Des recherches indiquent que « l’augmentation de la température d’un degré Celsius la semaine précédant l’accouchement est corrélée à une augmentation de 6 % de la mortinatalité pendant la saison chaude (mai à septembre), ce qui se traduit par environ 4 enfants mort-nés supplémentaires pour 10 000 naissances. » Ces études doivent encore être approfondies, mais les données suggèrent un lien de causalité entre des chaleurs extrêmes et les issues négatives des grossesses.
Ainsi, les maladies à transmission vectorielle comme la malaria et a dengue ont été reliées à des fausses couches, des naissances prématurées et des cas d’anémie. La hausse des températures rallonge les saisons d’activité des moustiques, qui propagent ces maladies, et les environnements humides facilitent leur prolifération. Les changements climatiques peuvent aussi élargir la propagation de telles maladies, comme celle due au virus Zika, qui peut provoquer de graves malformations congénitales comme la microcéphalie (une tête très petite à cause d’une anomalie du cerveau).
Comme l’a montré la pandémie de COVID-19, les urgences provoquent la réallocation des ressources de santé à la lutte contre la dernière menace en date, pénalisant ainsi des services jugés moins essentiels. Les urgences dues aux changements climatiques vont devenir plus fréquentes, ce qui risque de faire des services liés aux droits et à la santé sexuelle et procréative les premiers à connaître des freins.
Même si ces services se maintiennent, les femmes et les filles déplacées n’y ont souvent plus accès, ce qui peut provoquer un plus grand nombre de grossesses non planifiées et de cas d’infections sexuellement transmissibles. Cet accès peut aussi être perturbé par d’autres phénomènes, comme lorsque le cyclone Idai a frappé le Malawi en 2019. « De nombreuses zones du district de Mangochi ont été englouties par les eaux », raconte Treazer Masauli, assistant senior de surveillance sanitaire. « Nous avons dû avoir recours à un hélicoptère pour rejoindre les zones qui n’étaient pas accessibles par la route, pour proposer des services de santé sexuelle et reproductive, comme la distribution de préservatifs, que ce soit pour la planification familiale ou la prévention du VIH et des IST, ainsi que des services d’éducation par les pairs ou destinés aux personnes atteintes du VIH. »
Au Mozambique, plus de 20 000 femmes en âge de procréer ont risqué des grossesses non désirées lorsqu’elles ont perdu leur accès à la contraception après le cyclone Éloïse en janvier dernier.
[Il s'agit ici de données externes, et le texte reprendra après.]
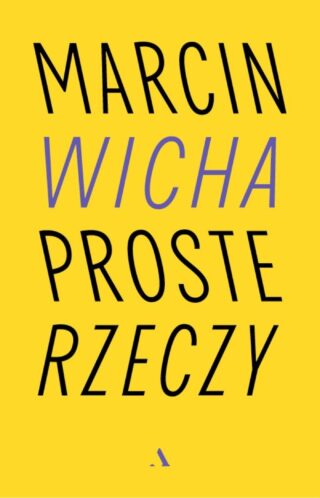 Proste rzeczy_Marcin Wicha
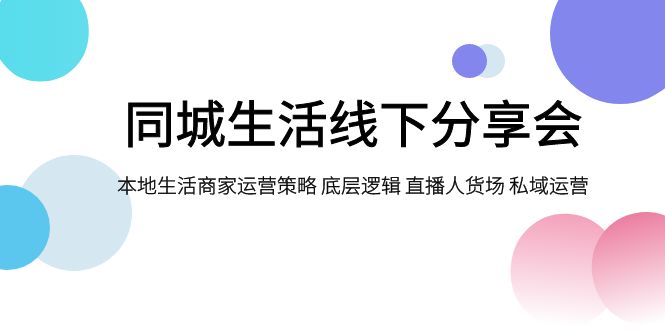 （7706期）同城生活线下分享会，本地生活商家运营策略 底层逻辑 直播人货场 私域运营天亦网独家提供-天亦资源网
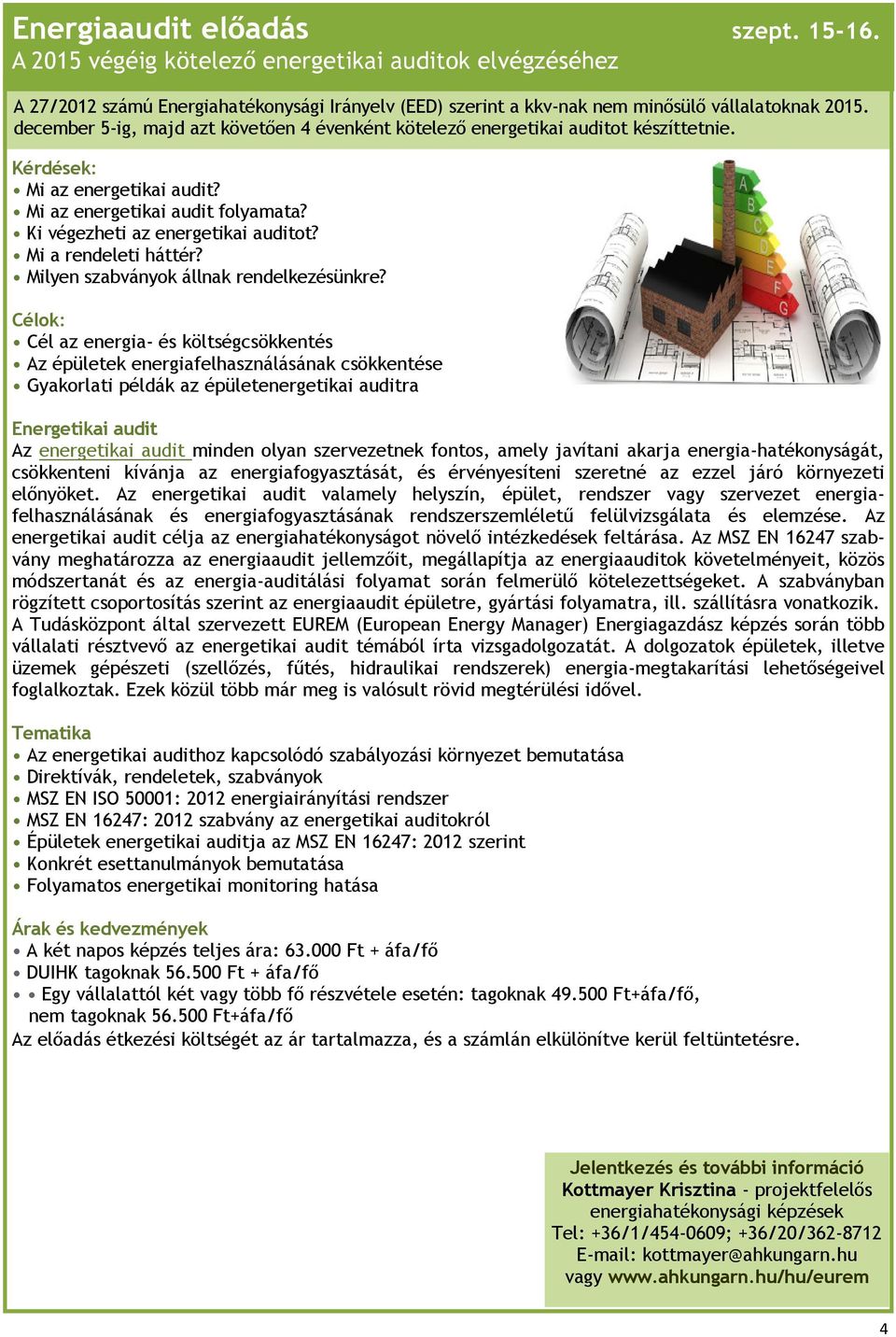 Mi a rendeleti háttér? Milyen szabványok állnak rendelkezésünkre?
Lorsque les ouragans Eta et Iota ont frappé le Honduras en 2020, on estime que 180 000 femmes en âge de procréer n’ont plus eu accès à la planification familiale.
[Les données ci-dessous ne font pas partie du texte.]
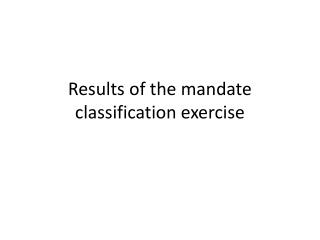 Results of the mandate classification exercise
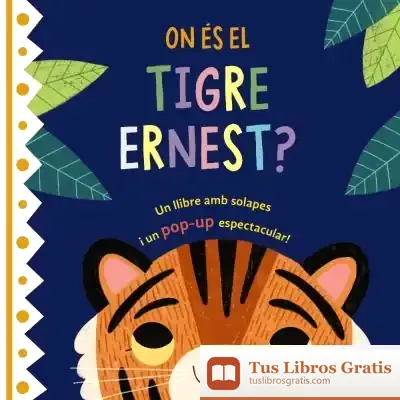 Descargar On És El Tigre Ernest?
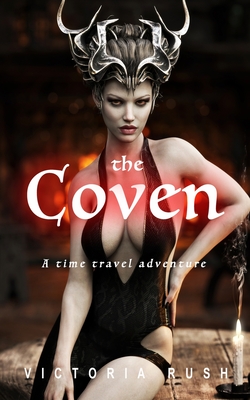 The Coven: An Erotic Fairytale By Victoria Rush Cover Image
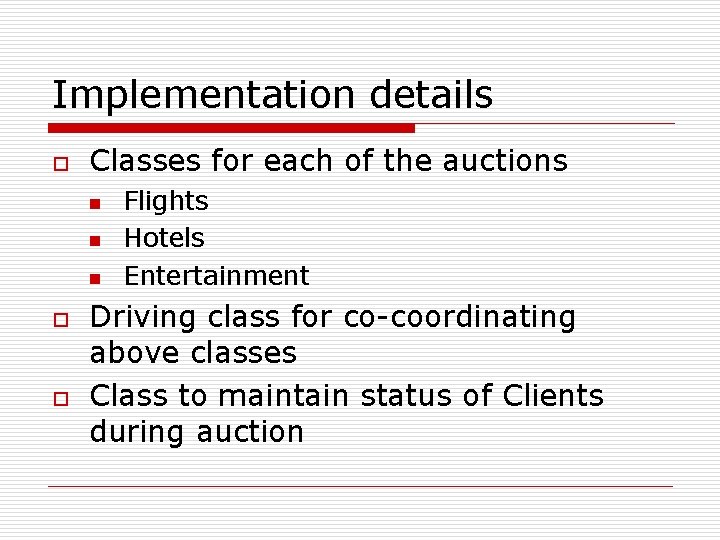 Implementation details o Classes for each of the auctions n n n o o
Les mauvaises récoltes dues aux changements climatiques peuvent aussi avoir un impact sur la santé sexuelle et reproductive. Une étude a constaté qu’après des chocs tels que l’insécurité alimentaire, les femmes de Tanzanie travaillant dans le domaine agricole avaient recours à des relations sexuelles tarifées pour survivre, ce qui a mené à l’augmentation des taux d’infection par le VIH/SIDA.
Le monde entier doit reconnaître les droits et la santé sexuelle et procréative comme relevant de la problématique climatique, et la nécessité d’inclure les femmes dans les décisions politiques relatives au climat. Lorsque c’est le cas, on constate que la planète ne s’en porte que mieux au niveau de l’empreinte carbone, qui est plus faible, et des espaces protégés, qui sont plus vastes. Et si la planète se porte mieux, tous les individus se portent mieux.